When you are initially involving a partner in restraint, it has been my experience that moving a little more slowly at first will provide a much better foundation psychologically; remember, the seeds you plant those first few encounters contain the harvest of how your partner will feel in all her future encounters. If she's a "one-trial learner" and she becomes frightened or seriously uncomfortable, it challenges her security with you and you may never get her to willingly submit to restraint again. Let her choose her safeword and be sure she recognizes you will respond to it immediately. She's got to totally trust you--and you have to maintain an iron self-control in order for her to really let go for you.
The rule of thumb in regards to tie-offs is: the wider the area it covers, the less pinpointed the pressure on her skin will be.
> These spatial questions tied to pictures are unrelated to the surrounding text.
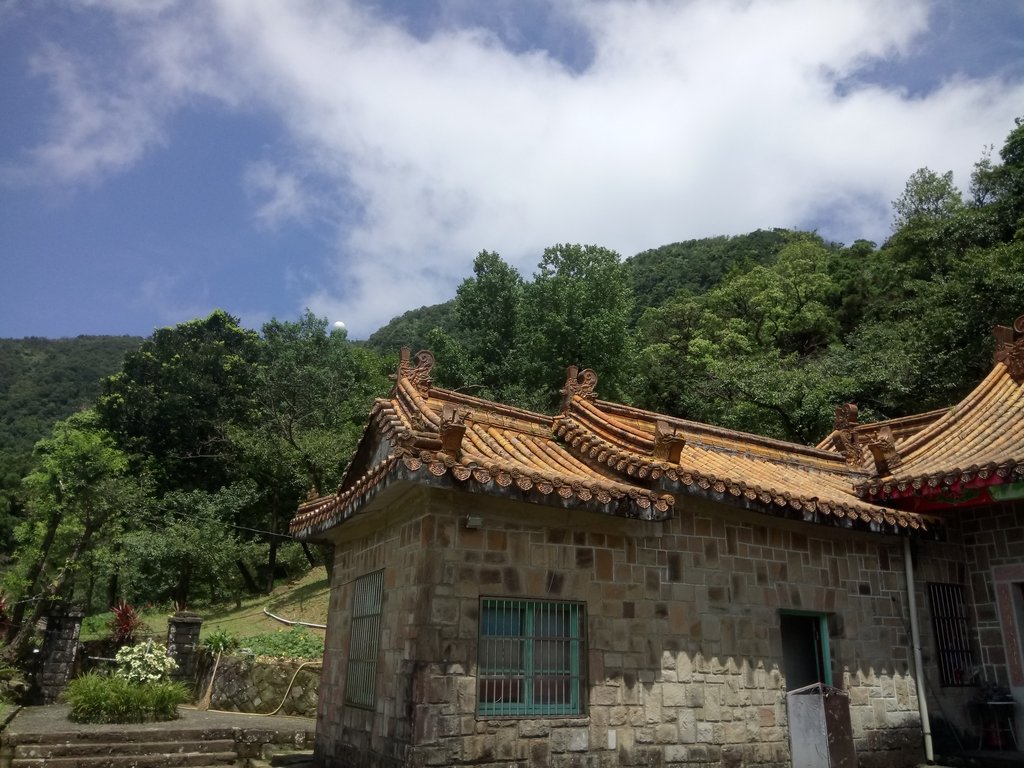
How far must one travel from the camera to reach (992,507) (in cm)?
1078

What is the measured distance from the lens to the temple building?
7.51 m

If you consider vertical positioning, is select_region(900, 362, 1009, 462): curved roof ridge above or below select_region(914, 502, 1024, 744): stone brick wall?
above

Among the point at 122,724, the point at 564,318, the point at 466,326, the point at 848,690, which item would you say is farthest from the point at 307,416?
the point at 848,690

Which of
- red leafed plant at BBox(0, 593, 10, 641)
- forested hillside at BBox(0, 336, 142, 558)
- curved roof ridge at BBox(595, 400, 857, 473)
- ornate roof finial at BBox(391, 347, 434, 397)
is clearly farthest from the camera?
forested hillside at BBox(0, 336, 142, 558)

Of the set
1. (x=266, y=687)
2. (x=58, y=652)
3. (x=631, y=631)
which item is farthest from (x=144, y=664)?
(x=631, y=631)

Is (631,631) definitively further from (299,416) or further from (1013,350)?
(299,416)

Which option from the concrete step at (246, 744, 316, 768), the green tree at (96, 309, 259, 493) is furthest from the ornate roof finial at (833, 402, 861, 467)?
the green tree at (96, 309, 259, 493)

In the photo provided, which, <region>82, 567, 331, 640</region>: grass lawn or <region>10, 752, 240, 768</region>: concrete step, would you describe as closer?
<region>10, 752, 240, 768</region>: concrete step

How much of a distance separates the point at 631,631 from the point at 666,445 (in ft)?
6.80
Also, the more difficult it is for escaping them, even if she's straining against them. I really don't think there's a need to spend a lot of money on bondage articles to begin with, unless you're looking for the effect of the appearance. Honestly, if you have a terrycloth bathrobe, the tie from that is absolutely
perfect as a restraint for the wrists, if you bind them together (my preference). Wrists together with hands in prayer-position, wind it around at least 3 times, then (here's the secret) back through the wrists and between the hands. Tie it off with the other end and voila', you have nice, soft handcuffs that can be made much tighter comfortably than rope or even real cuffs. Extra rope or clothesline can then be tied around the "bundle" by passing it between the arms and wrists and then securing it to whatever you're using as your base.
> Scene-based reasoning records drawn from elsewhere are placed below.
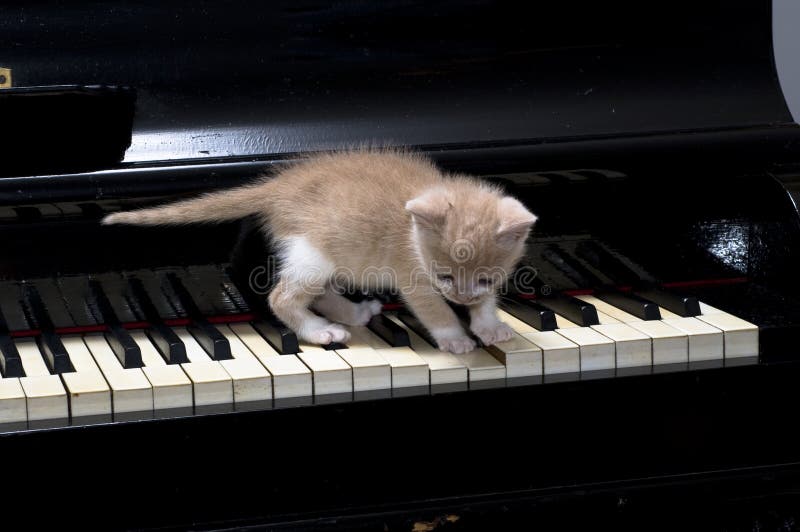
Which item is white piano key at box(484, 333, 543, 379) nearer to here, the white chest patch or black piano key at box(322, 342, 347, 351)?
black piano key at box(322, 342, 347, 351)

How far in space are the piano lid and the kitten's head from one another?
0.23 m

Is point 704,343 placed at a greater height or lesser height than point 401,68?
lesser

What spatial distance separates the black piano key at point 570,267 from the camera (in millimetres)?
2547

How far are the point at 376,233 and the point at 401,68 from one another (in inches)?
16.4

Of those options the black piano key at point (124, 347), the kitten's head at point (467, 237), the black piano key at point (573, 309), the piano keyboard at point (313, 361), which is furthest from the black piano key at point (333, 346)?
the black piano key at point (573, 309)

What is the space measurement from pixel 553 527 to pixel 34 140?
1.19 meters

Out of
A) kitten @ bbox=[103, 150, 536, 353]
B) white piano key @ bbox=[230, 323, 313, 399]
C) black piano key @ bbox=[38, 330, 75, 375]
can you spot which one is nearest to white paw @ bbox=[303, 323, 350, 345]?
Result: kitten @ bbox=[103, 150, 536, 353]

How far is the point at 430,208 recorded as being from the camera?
226 centimetres

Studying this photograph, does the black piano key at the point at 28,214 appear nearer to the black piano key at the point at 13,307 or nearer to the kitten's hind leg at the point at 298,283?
the black piano key at the point at 13,307

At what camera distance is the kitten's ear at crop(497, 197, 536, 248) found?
227cm

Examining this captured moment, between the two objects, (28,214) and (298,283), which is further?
(298,283)

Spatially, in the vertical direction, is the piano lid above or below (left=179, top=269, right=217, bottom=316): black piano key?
above

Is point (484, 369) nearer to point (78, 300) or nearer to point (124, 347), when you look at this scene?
point (124, 347)

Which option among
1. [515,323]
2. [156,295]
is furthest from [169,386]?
[515,323]
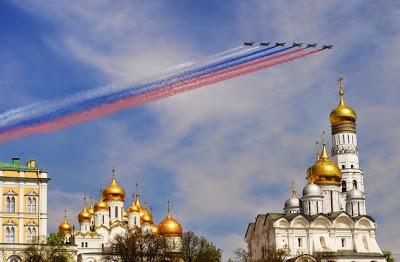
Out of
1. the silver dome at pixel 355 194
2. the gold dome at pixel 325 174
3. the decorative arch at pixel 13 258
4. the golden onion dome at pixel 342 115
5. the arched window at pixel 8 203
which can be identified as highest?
the golden onion dome at pixel 342 115

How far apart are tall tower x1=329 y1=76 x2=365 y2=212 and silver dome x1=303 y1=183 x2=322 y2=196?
5480 millimetres

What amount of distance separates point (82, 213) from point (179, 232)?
33.0 feet

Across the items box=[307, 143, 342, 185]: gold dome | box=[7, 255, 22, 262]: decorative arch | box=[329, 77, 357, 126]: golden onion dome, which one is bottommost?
box=[7, 255, 22, 262]: decorative arch

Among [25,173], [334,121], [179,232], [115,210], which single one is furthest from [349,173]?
[25,173]

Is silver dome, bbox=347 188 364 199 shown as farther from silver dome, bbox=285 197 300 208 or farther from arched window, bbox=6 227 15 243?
arched window, bbox=6 227 15 243

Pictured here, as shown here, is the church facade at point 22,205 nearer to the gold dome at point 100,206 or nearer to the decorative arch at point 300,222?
the gold dome at point 100,206

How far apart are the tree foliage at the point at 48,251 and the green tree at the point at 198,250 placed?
12276 millimetres

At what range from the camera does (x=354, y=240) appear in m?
77.1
No robe? Believe it or not, duct tape is also extremely effective...and cost-effective as well. The secret with this one is to place soft cloth between her skin and the adhesive, like an old t-shirt, dish towels, etc. Make sure the cloth extends out past the edges of the tape so the adhesive does not come in contact with skin at all, both to aid in painless removal at the end as well as to prevent the possibility of allergic reaction. Also, be certain that you have a pair of scissors close at hand for quick release, especially if you bind her hands together.
If you use the cloth-and-tape as a base cushioning individually on each wrist and ankle, you can then use regular rope, old neckties, belts or anything of that nature to secure her in a spread eagle position. (Although pantyhose is very strong and some tops swear by it, I don't really like using it; it usually stretches far too much to achieve real immobility, and I am personally insistent on as close to completely immobile as possible.)
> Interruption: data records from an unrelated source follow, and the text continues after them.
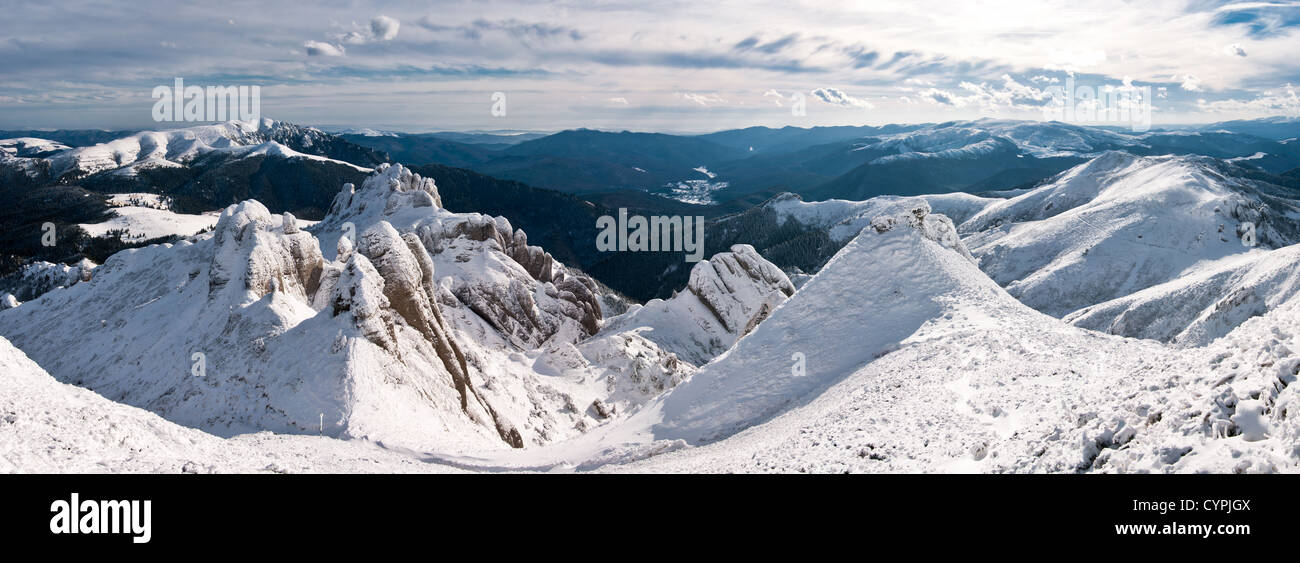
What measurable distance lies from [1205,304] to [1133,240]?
6235 cm

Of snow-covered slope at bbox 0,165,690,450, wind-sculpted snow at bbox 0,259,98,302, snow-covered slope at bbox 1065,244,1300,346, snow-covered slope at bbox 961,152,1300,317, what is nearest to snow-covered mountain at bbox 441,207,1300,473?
snow-covered slope at bbox 0,165,690,450

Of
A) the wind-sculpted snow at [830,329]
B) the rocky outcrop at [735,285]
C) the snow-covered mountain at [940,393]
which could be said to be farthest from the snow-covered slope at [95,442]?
the rocky outcrop at [735,285]

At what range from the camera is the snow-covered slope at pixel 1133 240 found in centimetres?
11969

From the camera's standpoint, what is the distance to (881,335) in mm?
35031

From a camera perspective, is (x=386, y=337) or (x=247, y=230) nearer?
(x=386, y=337)

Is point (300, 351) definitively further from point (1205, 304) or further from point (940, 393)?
point (1205, 304)

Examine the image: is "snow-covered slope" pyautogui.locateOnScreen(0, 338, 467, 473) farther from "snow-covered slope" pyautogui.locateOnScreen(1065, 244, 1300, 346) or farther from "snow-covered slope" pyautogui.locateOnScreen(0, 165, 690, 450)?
"snow-covered slope" pyautogui.locateOnScreen(1065, 244, 1300, 346)

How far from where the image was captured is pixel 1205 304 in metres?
79.8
There's also the option of plastic wrap. It's inexpensive enough to use an entire roll in a session if you want without costing more than a dollar or two. Just use a
lot of it when binding hands or feet together. Go from just above the ankles to just past mid-calf, or from wrists as far up as is comfortable. But again, use it very liberally and remember to wind it tightly. Don't forget the scissors for afterwards!
I am going to assume you want her legs apart rather than together--I'm thinking you're after full-body tickling and will need access to her inner thighs and such. Obviously, the four corners of the bed are handy and traditional, but I am a big fan of using a spreader bar as well to make absolutely certain the legs remain apart and stationery, whether upright or prone--but that's something we can go into later. (If you decide you're interested in pursuing that type of information after you get your feet wet with this, let me know and I'll try to help further.)
I do recommend continuing to use the bed for the first few times; the more comfortable she is while bound, the more she'll be able to concentrate fully on the sensations you're producing. It can really detract from the pleasure if her shoulders are aching or her wrists are killing her from trying to bear her weight.
Also, just another little hint: keep a bottle of water or Gatorade nearby with a flexible straw for her. Not too much at a time if she's been frantic/frenzied, but a swallow or two every so often will be heavenly for her, and might help extend your playing a bit.
I think I covered all the bases...I hope you find some of this helpful. Please let us know how it goes!